Start of Provided entries

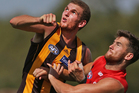 Kurt Heatherley, left, in action for the Hawks during the preseason. Photo / Getty Images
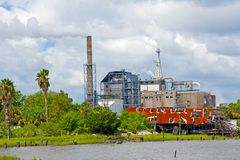 Waterfront industrial complex. Smokestacks and machinery from paper mill on rustic waterfront site Stock Images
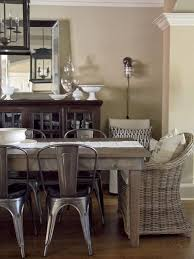 a mix of rustic metal chairs with wicker dining chairs pulled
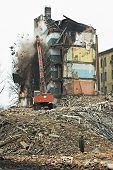 Destruction Of Old Apartment Buildings And Excavator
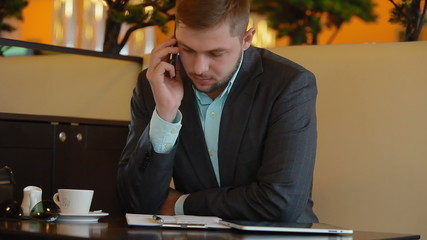 Businessman talking to someone on the phone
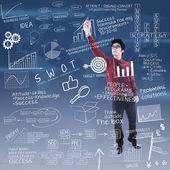 Uomo d'affari sta scrivendo la formula business di successo — Foto Stock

End of Provided entries

__Prompt__:
All pictures should be dropped; the lines from the one containing "a mix of rustic" through the last line of the material are to be set down exactly.

__Output below__:
 a mix of rustic metal chairs with wicker dining chairs pulled
 Destruction Of Old Apartment Buildings And Excavator
 Businessman talking to someone on the phone
 Uomo d'affari sta scrivendo la formula business di successo — Foto Stock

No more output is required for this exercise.